EXERCISE:
Take the line that contains "At what distance from [401,235]" as the first and the last line of the material as the final one; set down exactly the lines in that span.

-- BEGIN STORED DATA --

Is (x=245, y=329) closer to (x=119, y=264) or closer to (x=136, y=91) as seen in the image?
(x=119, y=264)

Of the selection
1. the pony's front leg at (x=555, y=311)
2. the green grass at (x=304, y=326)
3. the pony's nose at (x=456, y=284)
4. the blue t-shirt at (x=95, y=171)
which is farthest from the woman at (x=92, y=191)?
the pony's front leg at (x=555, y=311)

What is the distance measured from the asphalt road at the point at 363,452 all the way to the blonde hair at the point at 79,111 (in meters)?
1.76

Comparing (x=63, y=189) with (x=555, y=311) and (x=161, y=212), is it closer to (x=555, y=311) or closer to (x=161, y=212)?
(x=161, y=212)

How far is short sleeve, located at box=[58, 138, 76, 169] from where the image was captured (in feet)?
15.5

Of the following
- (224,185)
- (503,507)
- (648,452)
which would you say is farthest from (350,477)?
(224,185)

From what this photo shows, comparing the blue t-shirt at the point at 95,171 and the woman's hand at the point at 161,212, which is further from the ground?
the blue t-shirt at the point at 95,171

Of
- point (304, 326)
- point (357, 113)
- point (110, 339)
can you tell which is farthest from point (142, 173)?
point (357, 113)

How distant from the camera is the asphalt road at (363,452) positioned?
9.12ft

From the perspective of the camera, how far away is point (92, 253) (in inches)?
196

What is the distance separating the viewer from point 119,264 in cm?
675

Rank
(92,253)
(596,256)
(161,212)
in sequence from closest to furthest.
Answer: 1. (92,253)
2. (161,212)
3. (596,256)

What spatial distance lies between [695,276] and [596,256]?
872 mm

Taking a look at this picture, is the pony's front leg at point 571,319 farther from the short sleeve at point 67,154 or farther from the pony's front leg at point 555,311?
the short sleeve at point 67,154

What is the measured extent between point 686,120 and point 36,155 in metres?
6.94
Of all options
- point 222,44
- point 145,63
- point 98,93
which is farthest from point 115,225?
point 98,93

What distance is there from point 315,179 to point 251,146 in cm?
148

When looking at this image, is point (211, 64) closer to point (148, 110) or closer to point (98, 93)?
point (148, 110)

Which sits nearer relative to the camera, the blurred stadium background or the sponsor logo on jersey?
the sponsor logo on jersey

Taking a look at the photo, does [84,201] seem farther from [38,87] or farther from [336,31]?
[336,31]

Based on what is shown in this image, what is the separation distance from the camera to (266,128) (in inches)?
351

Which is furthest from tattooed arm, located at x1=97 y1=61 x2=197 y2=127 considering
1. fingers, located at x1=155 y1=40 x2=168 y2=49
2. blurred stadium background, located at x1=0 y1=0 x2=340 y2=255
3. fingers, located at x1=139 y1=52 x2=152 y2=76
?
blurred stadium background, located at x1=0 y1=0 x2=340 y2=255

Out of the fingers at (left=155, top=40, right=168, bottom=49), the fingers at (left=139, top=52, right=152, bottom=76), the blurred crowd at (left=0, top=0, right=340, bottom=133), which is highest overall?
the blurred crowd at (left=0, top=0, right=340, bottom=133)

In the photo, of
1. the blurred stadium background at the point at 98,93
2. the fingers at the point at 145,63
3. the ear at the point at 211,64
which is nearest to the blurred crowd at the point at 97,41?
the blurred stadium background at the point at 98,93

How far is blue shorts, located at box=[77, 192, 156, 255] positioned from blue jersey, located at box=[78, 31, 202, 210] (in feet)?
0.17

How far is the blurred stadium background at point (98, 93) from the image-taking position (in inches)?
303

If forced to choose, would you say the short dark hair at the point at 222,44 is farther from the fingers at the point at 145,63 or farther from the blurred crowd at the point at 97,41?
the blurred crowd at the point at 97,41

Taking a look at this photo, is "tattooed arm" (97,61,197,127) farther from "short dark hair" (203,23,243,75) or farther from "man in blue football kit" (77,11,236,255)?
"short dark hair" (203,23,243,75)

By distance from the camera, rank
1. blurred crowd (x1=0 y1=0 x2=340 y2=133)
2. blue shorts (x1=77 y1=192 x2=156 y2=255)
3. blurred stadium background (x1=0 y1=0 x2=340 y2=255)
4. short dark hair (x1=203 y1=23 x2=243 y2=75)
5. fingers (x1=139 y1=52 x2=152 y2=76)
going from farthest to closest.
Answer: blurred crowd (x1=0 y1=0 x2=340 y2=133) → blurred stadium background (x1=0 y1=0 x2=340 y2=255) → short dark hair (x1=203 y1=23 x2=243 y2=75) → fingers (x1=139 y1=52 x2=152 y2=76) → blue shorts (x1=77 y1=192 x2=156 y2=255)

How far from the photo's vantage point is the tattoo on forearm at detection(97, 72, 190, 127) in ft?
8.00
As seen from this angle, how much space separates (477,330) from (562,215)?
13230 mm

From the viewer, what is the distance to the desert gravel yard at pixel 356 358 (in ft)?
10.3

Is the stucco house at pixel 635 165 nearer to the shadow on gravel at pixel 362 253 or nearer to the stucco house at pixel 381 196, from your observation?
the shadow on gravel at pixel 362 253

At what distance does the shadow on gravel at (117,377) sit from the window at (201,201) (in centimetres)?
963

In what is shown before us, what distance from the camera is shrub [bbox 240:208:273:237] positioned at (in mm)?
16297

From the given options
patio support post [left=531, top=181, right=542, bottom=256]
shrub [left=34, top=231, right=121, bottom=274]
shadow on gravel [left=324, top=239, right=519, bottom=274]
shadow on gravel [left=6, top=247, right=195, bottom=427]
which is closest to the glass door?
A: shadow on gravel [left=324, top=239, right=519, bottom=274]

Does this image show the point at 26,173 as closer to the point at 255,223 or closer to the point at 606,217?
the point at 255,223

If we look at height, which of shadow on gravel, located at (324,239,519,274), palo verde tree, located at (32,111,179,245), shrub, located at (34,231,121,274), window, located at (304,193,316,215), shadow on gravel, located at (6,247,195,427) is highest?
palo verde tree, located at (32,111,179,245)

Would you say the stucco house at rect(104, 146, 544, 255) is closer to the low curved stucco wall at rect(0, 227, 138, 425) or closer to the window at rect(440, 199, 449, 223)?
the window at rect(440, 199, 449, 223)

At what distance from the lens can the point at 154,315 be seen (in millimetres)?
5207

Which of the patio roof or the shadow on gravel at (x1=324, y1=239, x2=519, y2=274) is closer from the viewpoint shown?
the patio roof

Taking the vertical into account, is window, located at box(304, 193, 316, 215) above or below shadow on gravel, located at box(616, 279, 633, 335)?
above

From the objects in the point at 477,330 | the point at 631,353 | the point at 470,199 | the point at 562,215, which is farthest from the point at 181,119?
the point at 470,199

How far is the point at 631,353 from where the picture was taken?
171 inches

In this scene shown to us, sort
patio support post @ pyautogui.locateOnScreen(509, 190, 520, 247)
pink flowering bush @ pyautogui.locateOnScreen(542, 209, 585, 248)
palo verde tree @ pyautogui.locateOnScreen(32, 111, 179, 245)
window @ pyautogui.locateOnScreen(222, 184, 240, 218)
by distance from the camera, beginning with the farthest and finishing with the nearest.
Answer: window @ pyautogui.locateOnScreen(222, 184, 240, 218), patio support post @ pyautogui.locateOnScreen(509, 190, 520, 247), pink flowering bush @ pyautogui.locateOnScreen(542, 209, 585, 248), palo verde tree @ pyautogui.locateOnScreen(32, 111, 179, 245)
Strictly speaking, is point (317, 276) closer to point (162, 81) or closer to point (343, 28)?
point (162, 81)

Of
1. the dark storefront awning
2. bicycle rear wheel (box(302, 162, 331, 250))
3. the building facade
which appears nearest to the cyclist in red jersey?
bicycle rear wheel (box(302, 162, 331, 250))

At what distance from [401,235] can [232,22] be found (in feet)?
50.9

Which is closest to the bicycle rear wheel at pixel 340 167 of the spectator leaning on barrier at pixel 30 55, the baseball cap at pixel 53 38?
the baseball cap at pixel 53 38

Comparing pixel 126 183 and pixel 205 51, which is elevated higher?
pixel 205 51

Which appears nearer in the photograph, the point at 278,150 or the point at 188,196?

-- END STORED DATA --

THE REPLY:
At what distance from [401,235] can [232,22] be found (in feet)?
50.9

Which is closest to the bicycle rear wheel at pixel 340 167 of the spectator leaning on barrier at pixel 30 55, the baseball cap at pixel 53 38?
the baseball cap at pixel 53 38

Comparing pixel 126 183 and pixel 205 51, which is elevated higher?
pixel 205 51

Which appears nearer in the photograph, the point at 278,150 or the point at 188,196?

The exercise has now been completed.